> [What to work on] Rewrite every entry below, replacing each occurrence of "camera" with "viewpoint" and leaving all other text unchanged. Omit the pictures from your output.

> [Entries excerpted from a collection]
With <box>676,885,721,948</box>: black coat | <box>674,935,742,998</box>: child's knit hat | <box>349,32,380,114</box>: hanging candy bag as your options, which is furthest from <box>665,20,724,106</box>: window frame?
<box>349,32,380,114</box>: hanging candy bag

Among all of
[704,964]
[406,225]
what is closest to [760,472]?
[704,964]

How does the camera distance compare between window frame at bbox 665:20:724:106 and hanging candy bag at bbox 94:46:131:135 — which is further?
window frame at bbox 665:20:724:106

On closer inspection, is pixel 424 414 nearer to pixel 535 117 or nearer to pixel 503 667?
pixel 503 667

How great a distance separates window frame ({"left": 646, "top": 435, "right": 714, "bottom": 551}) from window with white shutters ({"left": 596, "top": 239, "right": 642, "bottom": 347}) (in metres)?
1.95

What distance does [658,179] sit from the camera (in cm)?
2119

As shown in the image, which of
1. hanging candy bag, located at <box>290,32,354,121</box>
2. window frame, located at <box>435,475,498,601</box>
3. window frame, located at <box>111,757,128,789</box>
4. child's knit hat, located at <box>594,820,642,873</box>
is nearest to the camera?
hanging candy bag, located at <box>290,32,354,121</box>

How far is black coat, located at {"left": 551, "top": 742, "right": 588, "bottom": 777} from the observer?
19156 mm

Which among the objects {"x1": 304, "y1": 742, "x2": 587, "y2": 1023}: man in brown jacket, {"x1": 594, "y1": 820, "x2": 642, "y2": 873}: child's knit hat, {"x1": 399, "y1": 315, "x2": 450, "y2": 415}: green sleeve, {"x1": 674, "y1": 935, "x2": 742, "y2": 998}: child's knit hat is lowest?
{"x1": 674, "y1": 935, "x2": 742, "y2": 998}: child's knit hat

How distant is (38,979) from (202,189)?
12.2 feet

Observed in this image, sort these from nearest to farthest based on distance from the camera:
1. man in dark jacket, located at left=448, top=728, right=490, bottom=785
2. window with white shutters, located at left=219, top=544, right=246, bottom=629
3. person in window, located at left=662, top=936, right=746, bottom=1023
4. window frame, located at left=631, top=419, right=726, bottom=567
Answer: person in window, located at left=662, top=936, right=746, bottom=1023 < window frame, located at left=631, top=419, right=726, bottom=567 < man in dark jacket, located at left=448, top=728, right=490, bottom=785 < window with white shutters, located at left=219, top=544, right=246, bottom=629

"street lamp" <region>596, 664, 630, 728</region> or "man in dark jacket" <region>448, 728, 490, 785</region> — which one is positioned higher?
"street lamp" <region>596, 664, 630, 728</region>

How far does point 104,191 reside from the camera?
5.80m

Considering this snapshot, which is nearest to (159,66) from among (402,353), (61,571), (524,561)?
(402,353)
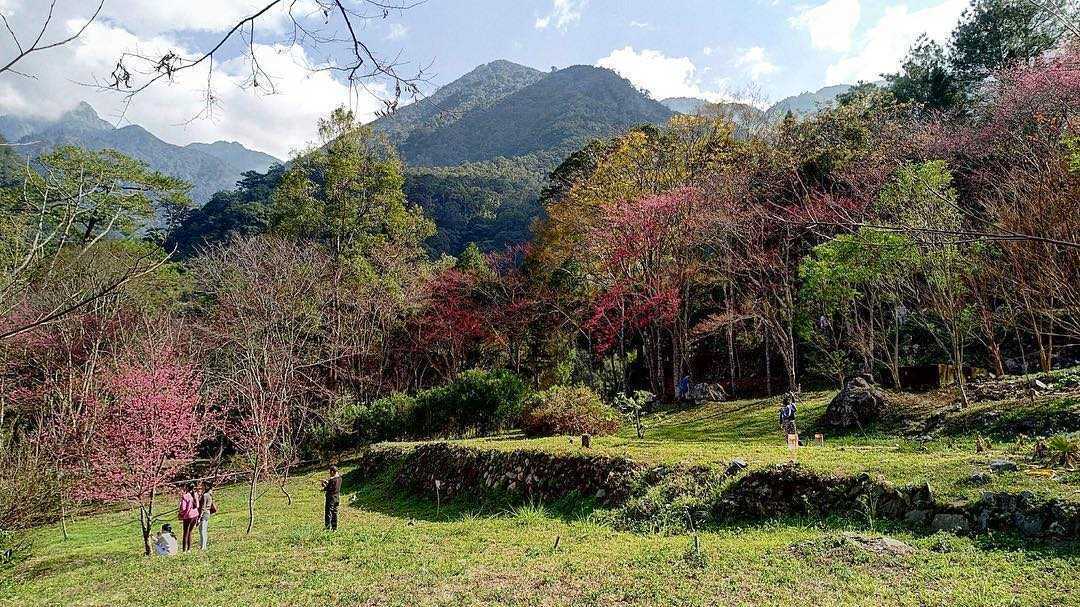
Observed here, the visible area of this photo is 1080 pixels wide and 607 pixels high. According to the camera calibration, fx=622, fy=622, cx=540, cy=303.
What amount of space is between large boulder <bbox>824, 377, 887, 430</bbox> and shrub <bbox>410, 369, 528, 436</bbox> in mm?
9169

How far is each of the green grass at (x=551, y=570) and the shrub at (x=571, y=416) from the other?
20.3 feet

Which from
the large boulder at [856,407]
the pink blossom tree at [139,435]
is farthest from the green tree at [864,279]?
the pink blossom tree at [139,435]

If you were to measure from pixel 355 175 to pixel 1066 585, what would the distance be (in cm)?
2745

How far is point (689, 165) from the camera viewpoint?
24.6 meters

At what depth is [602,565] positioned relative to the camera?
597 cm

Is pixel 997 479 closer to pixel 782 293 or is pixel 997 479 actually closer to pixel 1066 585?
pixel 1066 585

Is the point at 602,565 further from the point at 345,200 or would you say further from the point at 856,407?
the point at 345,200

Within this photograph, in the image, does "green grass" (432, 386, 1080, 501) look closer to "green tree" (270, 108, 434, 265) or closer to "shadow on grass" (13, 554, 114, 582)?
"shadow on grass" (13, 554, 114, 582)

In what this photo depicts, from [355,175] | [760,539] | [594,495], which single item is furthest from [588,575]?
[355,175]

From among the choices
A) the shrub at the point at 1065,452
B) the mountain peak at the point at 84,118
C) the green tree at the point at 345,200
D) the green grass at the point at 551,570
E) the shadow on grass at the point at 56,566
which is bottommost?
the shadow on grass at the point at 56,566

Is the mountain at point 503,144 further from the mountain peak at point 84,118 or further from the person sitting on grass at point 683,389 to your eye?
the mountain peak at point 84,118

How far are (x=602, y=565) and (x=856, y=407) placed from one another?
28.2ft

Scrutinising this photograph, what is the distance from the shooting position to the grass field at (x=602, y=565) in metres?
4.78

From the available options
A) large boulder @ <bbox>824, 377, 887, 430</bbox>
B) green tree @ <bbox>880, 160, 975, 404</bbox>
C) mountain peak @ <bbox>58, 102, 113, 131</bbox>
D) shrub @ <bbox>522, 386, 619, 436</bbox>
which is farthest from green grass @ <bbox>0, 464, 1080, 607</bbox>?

> [Right answer]
With <box>676,885,721,948</box>: black coat | <box>674,935,742,998</box>: child's knit hat | <box>349,32,380,114</box>: hanging candy bag as your options, which is furthest from <box>665,20,724,106</box>: window frame?
<box>349,32,380,114</box>: hanging candy bag

Among all of
[704,964]
[406,225]
what is closest to [760,472]?
[704,964]

How does the viewpoint distance compare between window frame at bbox 665:20:724:106 and hanging candy bag at bbox 94:46:131:135 — which is further?
window frame at bbox 665:20:724:106

On closer inspection, is pixel 424 414 nearer to pixel 535 117 or nearer to pixel 503 667?
pixel 503 667

How great a distance separates window frame ({"left": 646, "top": 435, "right": 714, "bottom": 551}) from window with white shutters ({"left": 596, "top": 239, "right": 642, "bottom": 347}) (in metres)?
1.95

What distance does [658,179] sit from the viewpoint (in cm)?
2119

As shown in the image, which of
1. hanging candy bag, located at <box>290,32,354,121</box>
2. window frame, located at <box>435,475,498,601</box>
3. window frame, located at <box>111,757,128,789</box>
4. child's knit hat, located at <box>594,820,642,873</box>
is nearest to the viewpoint?
hanging candy bag, located at <box>290,32,354,121</box>

How far is black coat, located at {"left": 551, "top": 742, "right": 588, "bottom": 777} from the observer?
19156 mm

Which among the objects {"x1": 304, "y1": 742, "x2": 587, "y2": 1023}: man in brown jacket, {"x1": 594, "y1": 820, "x2": 642, "y2": 873}: child's knit hat, {"x1": 399, "y1": 315, "x2": 450, "y2": 415}: green sleeve, {"x1": 674, "y1": 935, "x2": 742, "y2": 998}: child's knit hat is lowest?
{"x1": 674, "y1": 935, "x2": 742, "y2": 998}: child's knit hat

How distant is (38,979) from (202,189)?
12.2 feet

Observed in this image, sort these from nearest to farthest based on distance from the viewpoint:
1. man in dark jacket, located at left=448, top=728, right=490, bottom=785
2. window with white shutters, located at left=219, top=544, right=246, bottom=629
3. person in window, located at left=662, top=936, right=746, bottom=1023
4. window frame, located at left=631, top=419, right=726, bottom=567
Answer: person in window, located at left=662, top=936, right=746, bottom=1023 < window frame, located at left=631, top=419, right=726, bottom=567 < man in dark jacket, located at left=448, top=728, right=490, bottom=785 < window with white shutters, located at left=219, top=544, right=246, bottom=629

"street lamp" <region>596, 664, 630, 728</region> or "man in dark jacket" <region>448, 728, 490, 785</region> — which one is positioned higher?
"street lamp" <region>596, 664, 630, 728</region>

How far does point 104,191 reside from the viewpoint?
5.80m

Considering this snapshot, which is nearest to (159,66) from among (402,353), (61,571), (524,561)?
(402,353)
Observed here, the visible area of this photo is 1080 pixels wide and 607 pixels high. According to the viewpoint calibration, fx=622, fy=622, cx=540, cy=303.
What amount of space is between large boulder <bbox>824, 377, 887, 430</bbox> and shrub <bbox>410, 369, 528, 436</bbox> in mm?
9169

How far is each of the green grass at (x=551, y=570) and the shrub at (x=571, y=416) from the other?
20.3 feet

Which from
the large boulder at [856,407]
the pink blossom tree at [139,435]
is farthest from the green tree at [864,279]?
the pink blossom tree at [139,435]

If you were to measure from pixel 355 175 to pixel 1066 585, what would the distance be (in cm)?
2745

How far is point (689, 165) from the viewpoint viewpoint?
24.6 meters

At what depth is [602,565] positioned relative to the viewpoint?
597 cm

Is pixel 997 479 closer to pixel 782 293 or is pixel 997 479 actually closer to pixel 1066 585?
pixel 1066 585

Is the point at 602,565 further from the point at 345,200 or would you say further from the point at 856,407?
the point at 345,200

Within this photograph, in the image, does "green grass" (432, 386, 1080, 501) look closer to "green tree" (270, 108, 434, 265) or closer to "shadow on grass" (13, 554, 114, 582)?
"shadow on grass" (13, 554, 114, 582)

In what this photo depicts, from [355,175] | [760,539] | [594,495], which single item is furthest from [588,575]?
[355,175]

From among the choices
A) the shrub at the point at 1065,452
B) the mountain peak at the point at 84,118
C) the green tree at the point at 345,200
D) the green grass at the point at 551,570
E) the shadow on grass at the point at 56,566
which is bottommost?
the shadow on grass at the point at 56,566

Is the mountain at point 503,144 further from the mountain peak at point 84,118 or further from the person sitting on grass at point 683,389 to your eye?
the mountain peak at point 84,118

How far are (x=602, y=565) and (x=856, y=407) placed from one another?
28.2ft

Scrutinising this photograph, what is the distance from the shooting position to the grass field at (x=602, y=565) in metres?
4.78

From the available options
A) large boulder @ <bbox>824, 377, 887, 430</bbox>
B) green tree @ <bbox>880, 160, 975, 404</bbox>
C) mountain peak @ <bbox>58, 102, 113, 131</bbox>
D) shrub @ <bbox>522, 386, 619, 436</bbox>
which is farthest from green grass @ <bbox>0, 464, 1080, 607</bbox>?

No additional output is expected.